The 8.25% Notes are subordinated in right of payment to certain indebtedness and obligations of the Company, as described in the indenture governing the 8.25% Notes (the “Issuer Senior Debt”), including (i) any indebtedness of the Company (inclusive of any indebtedness of Enrichment Corp.) under a future credit facility up to $50 million with a maximum net borrowing of $40 million after taking into account any minimum cash balance (unless a higher amount is approved with the consent of the holders of a majority of the aggregate principal amount of the 8.25% Notes then outstanding), (ii) any revolving credit facility to finance inventory purchases and related working capital needs, and (iii) any indebtedness of the Company to Enrichment Corp. under the secured intercompany notes.

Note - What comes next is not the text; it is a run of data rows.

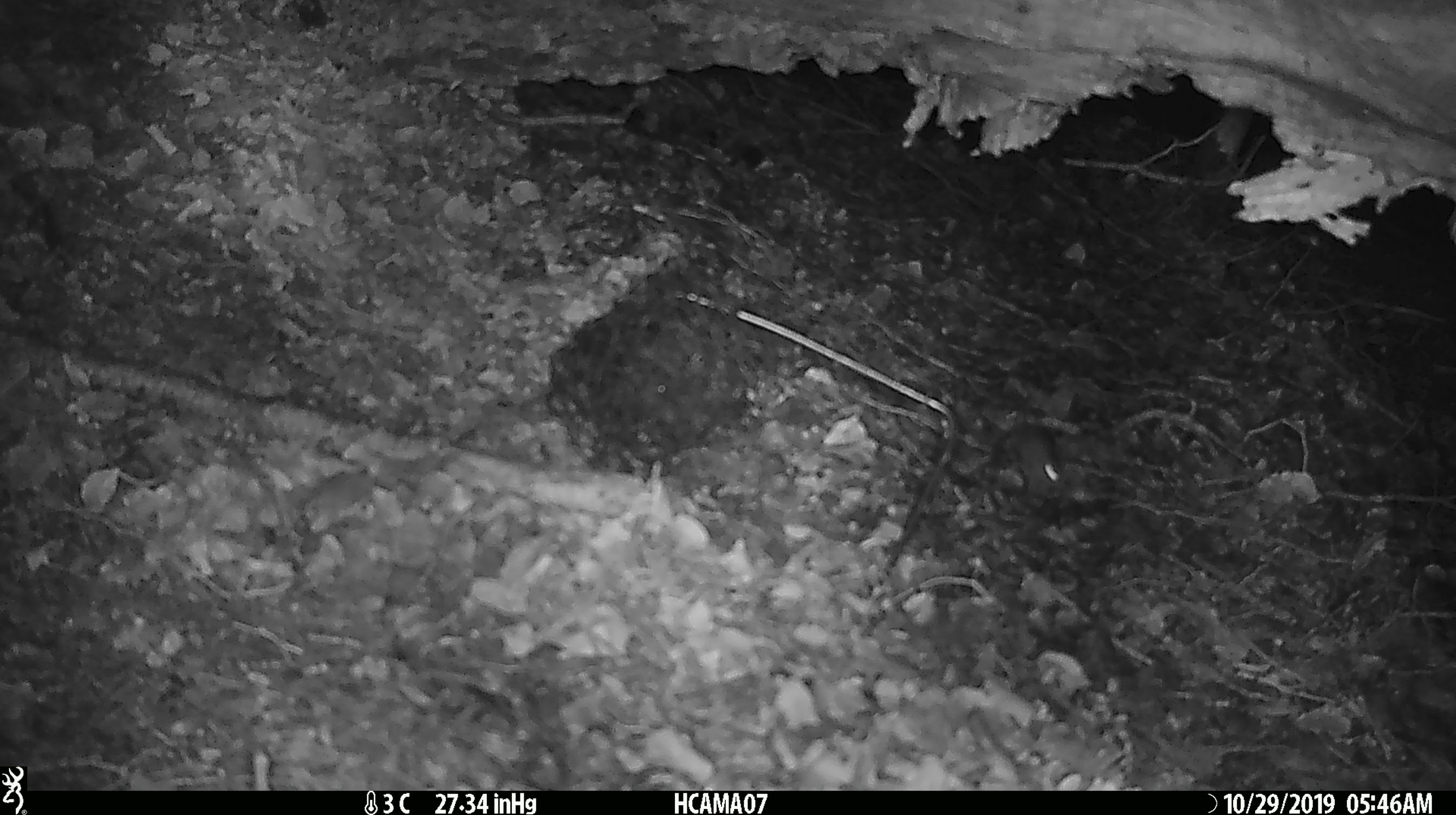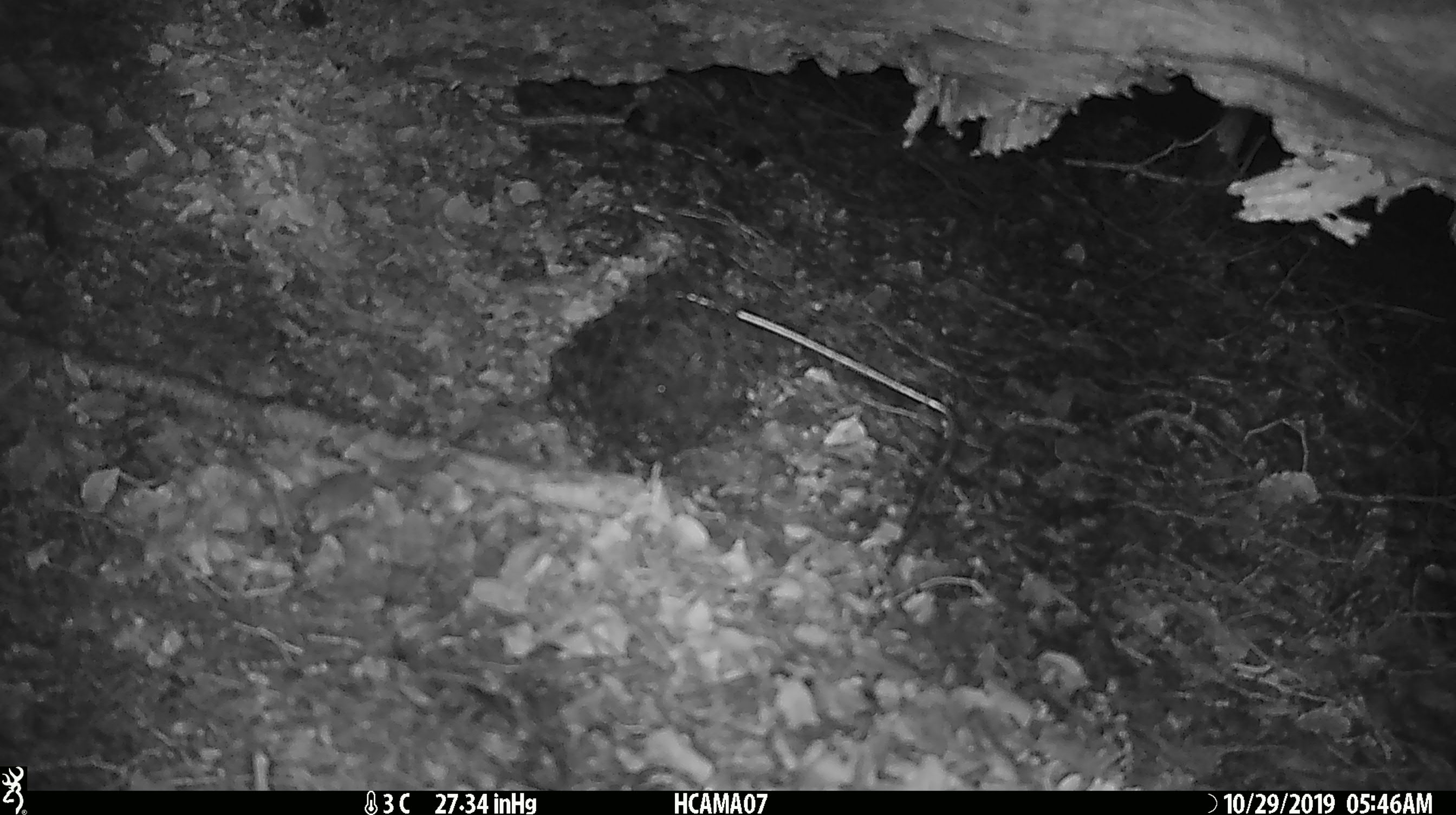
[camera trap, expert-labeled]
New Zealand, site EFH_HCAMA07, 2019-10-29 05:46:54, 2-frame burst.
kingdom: Animalia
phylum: Chordata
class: Mammalia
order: Rodentia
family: Muridae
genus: Mus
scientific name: Mus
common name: mouse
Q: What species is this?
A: Mouse (Mus).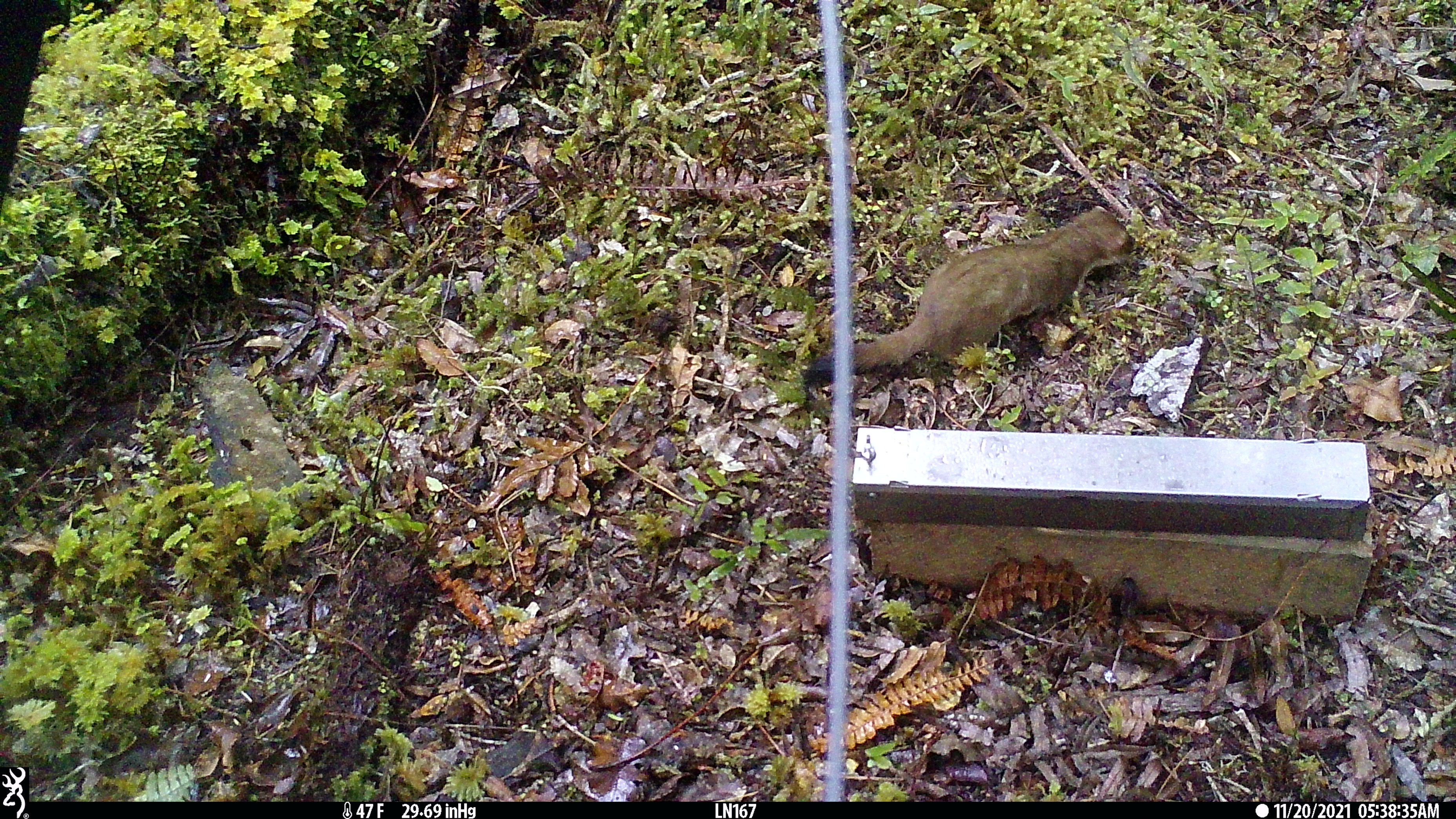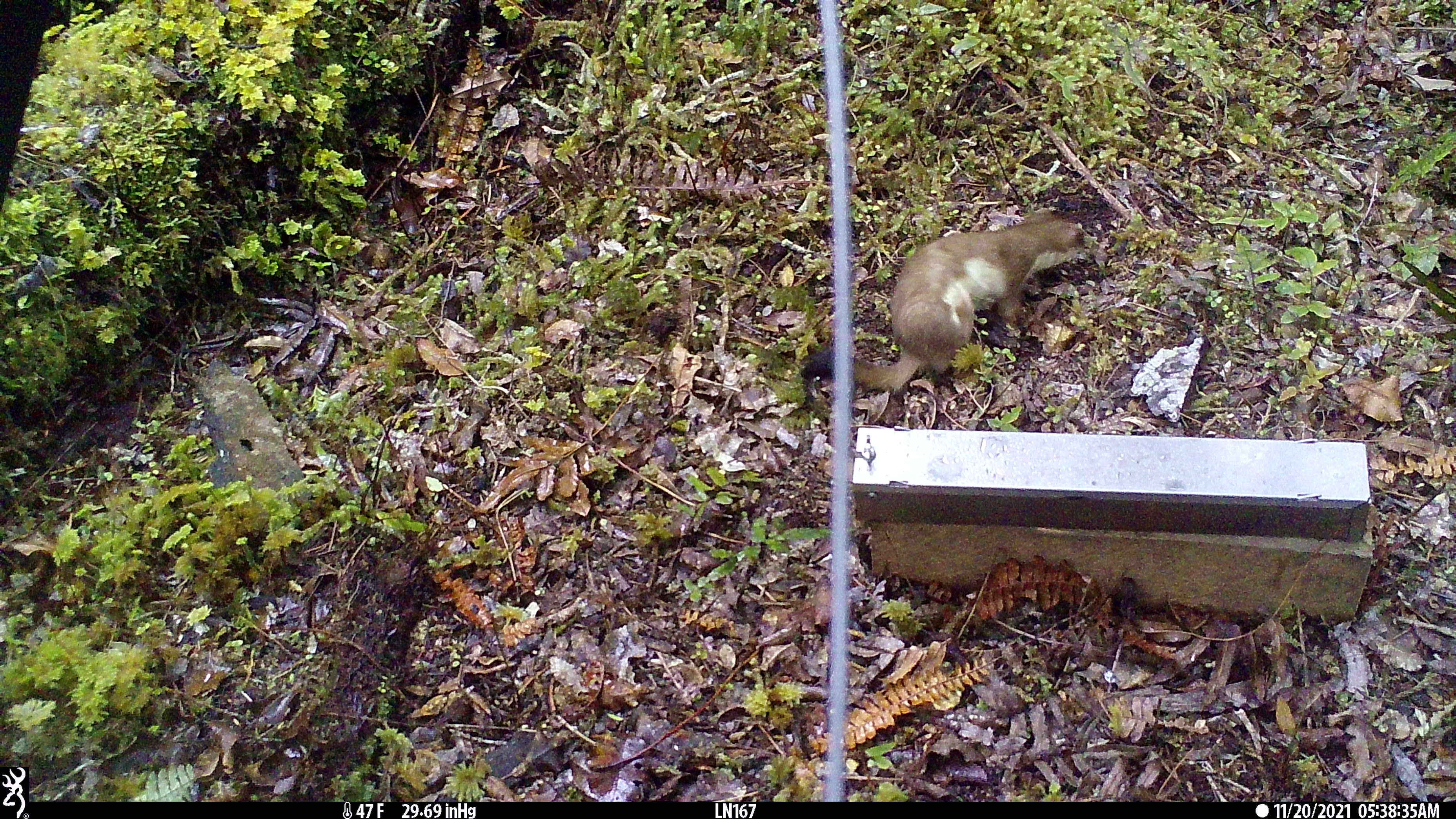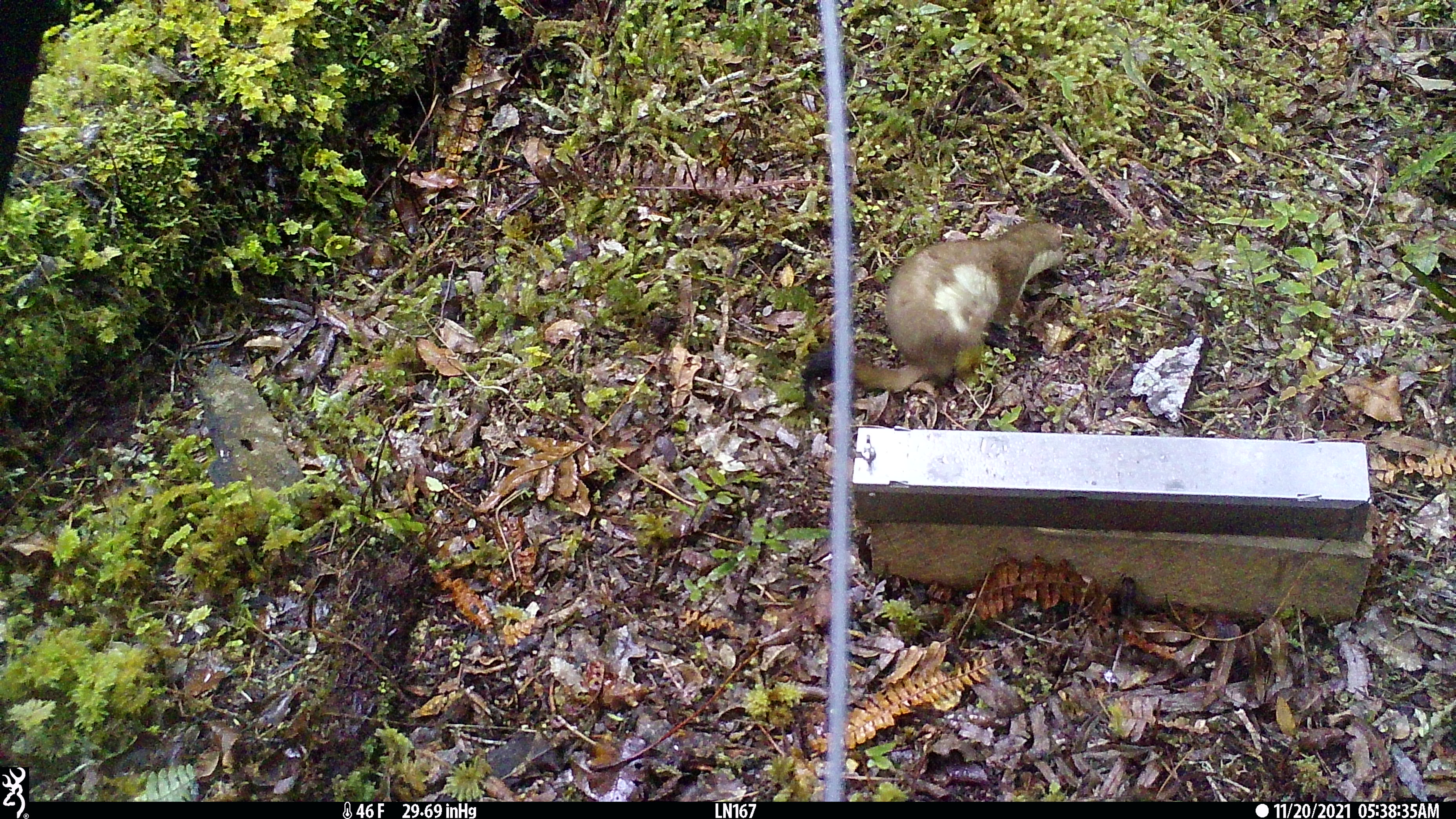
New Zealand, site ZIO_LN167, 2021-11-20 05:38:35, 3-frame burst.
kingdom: Animalia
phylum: Chordata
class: Mammalia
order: Carnivora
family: Mustelidae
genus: Mustela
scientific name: Mustela erminea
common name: stoat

The 8.25% Notes are guaranteed on a subordinated and limited basis by, and secured by substantially all of the assets of, Enrichment Corp. The Enrichment Corp. guarantee is a secured obligation and ranks equally in right of payment with all existing and future unsubordinated indebtedness of Enrichment Corp. (other than Designated Senior Claims (as defined below) and Limited Secured Acquisition Debt) and senior in right of payment to all existing and future subordinated indebtedness of Enrichment Corp. and Limited Secured Acquisition Debt. The Enrichment Corp. guarantee is subordinated in right of payment to certain obligations of, and claims against, Enrichment Corp. described in the indenture governing the 8.25% Notes (collectively, the “Designated Senior Claims”), including obligations and claims:
under a future credit facility up to $50 million with a maximum net borrowing of $40 million after taking into account any minimum cash balance;
under any revolving credit facility to finance inventory purchases and related working capital needs;
held by or for the benefit of the Pension Benefit Guaranty Corporation pursuant to any settlement (including any required funding of pension plans); and
under surety bonds or similar obligations held by or on behalf of the U.S. government pursuant to regulatory requirements.

The lien securing the Enrichment Corp. guarantee of the 8.25% Notes is junior in priority with respect to the lien securing Limited Secured Acquisition Debt, which is limited to the assets acquired with such Limited Secured Acquisition Debt.